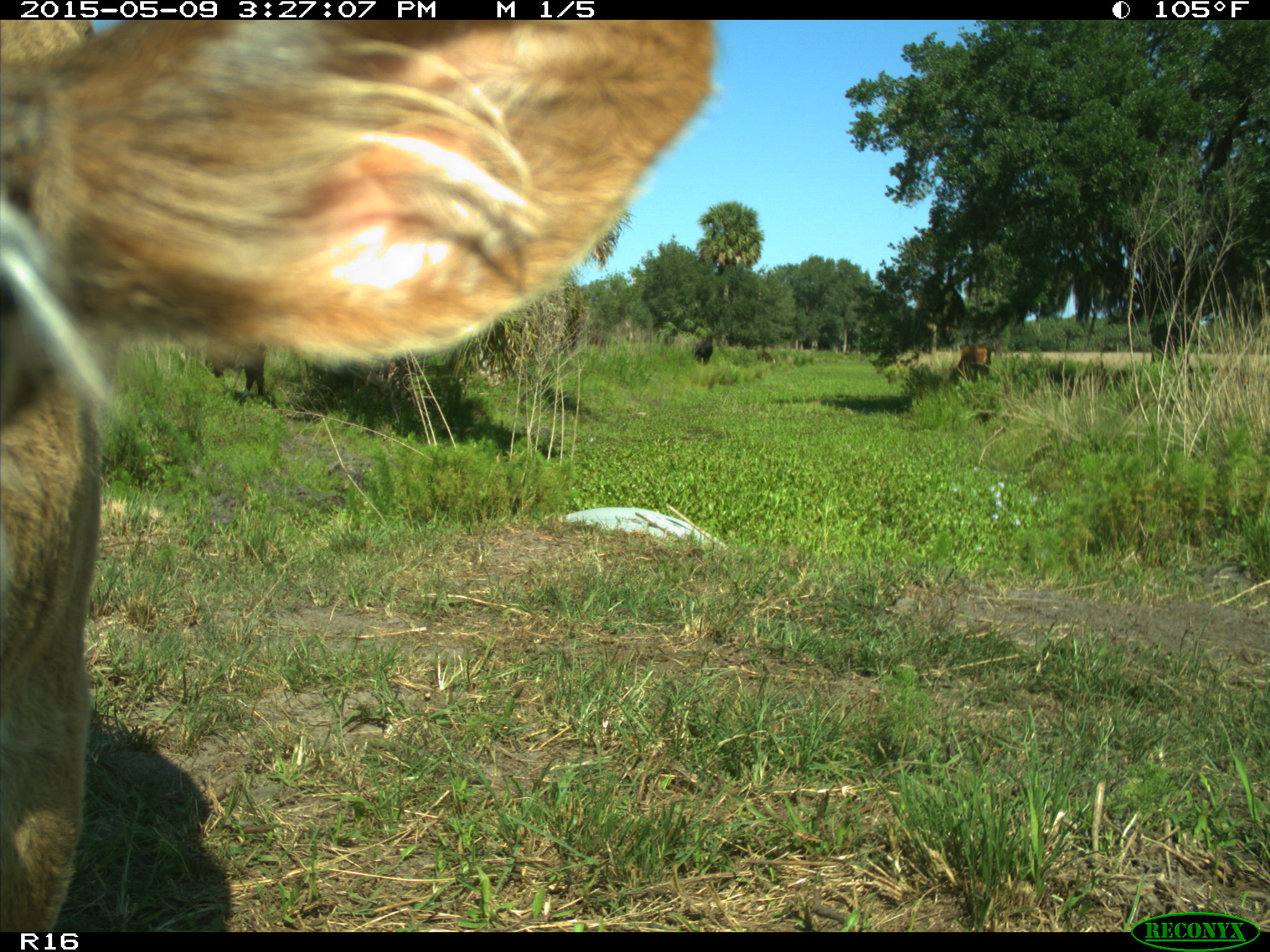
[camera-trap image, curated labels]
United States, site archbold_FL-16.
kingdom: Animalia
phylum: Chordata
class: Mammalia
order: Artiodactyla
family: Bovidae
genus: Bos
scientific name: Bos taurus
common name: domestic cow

::::

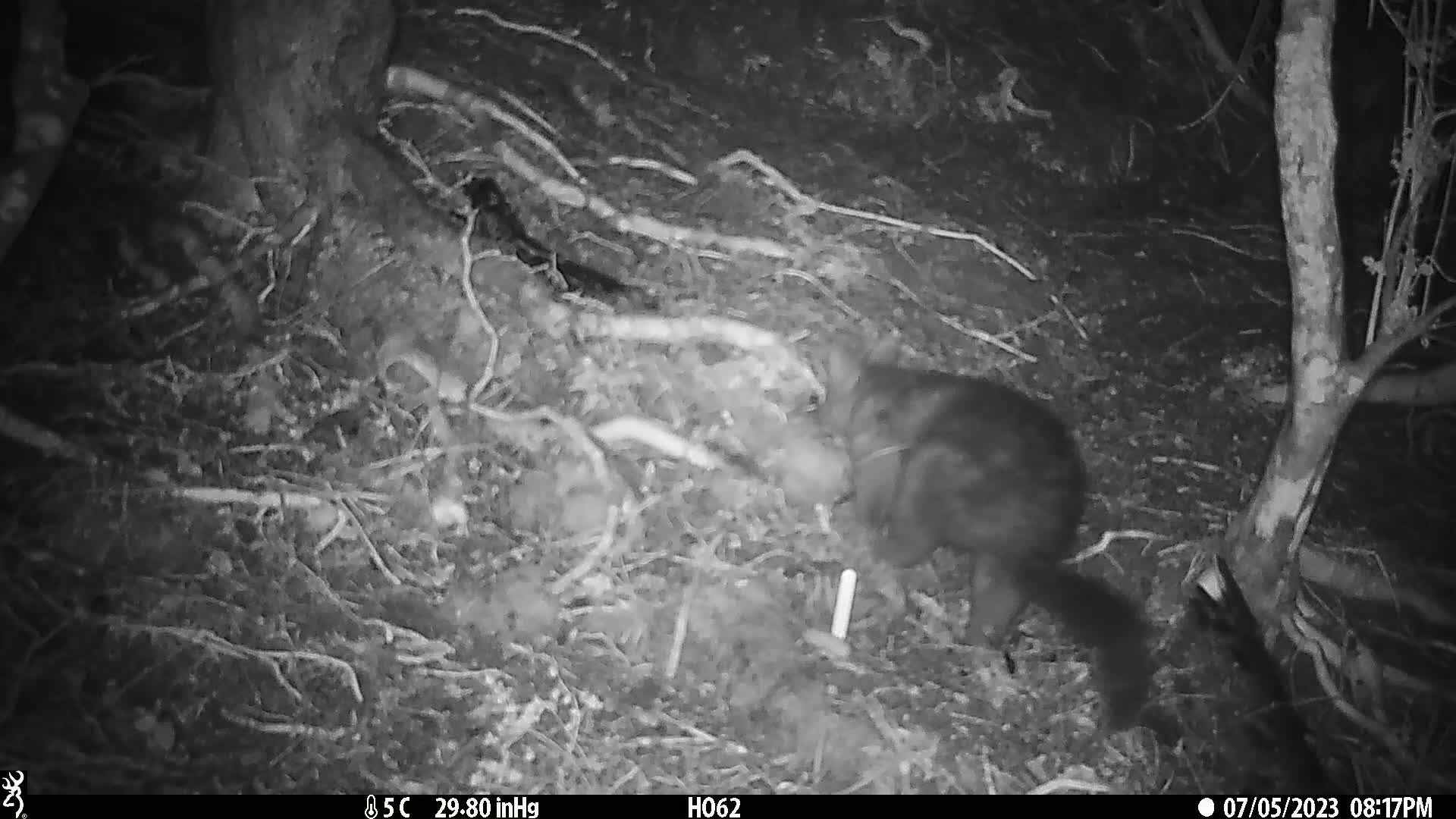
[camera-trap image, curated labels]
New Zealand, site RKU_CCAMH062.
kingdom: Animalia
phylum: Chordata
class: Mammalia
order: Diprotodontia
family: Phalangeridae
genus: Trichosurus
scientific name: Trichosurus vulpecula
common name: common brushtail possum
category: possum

::::

Go through the material above and return each line that holds the word "name".

(EXERCISE RESPONSE):
scientific name: Bos taurus
common name: domestic cow
scientific name: Trichosurus vulpecula
common name: common brushtail possum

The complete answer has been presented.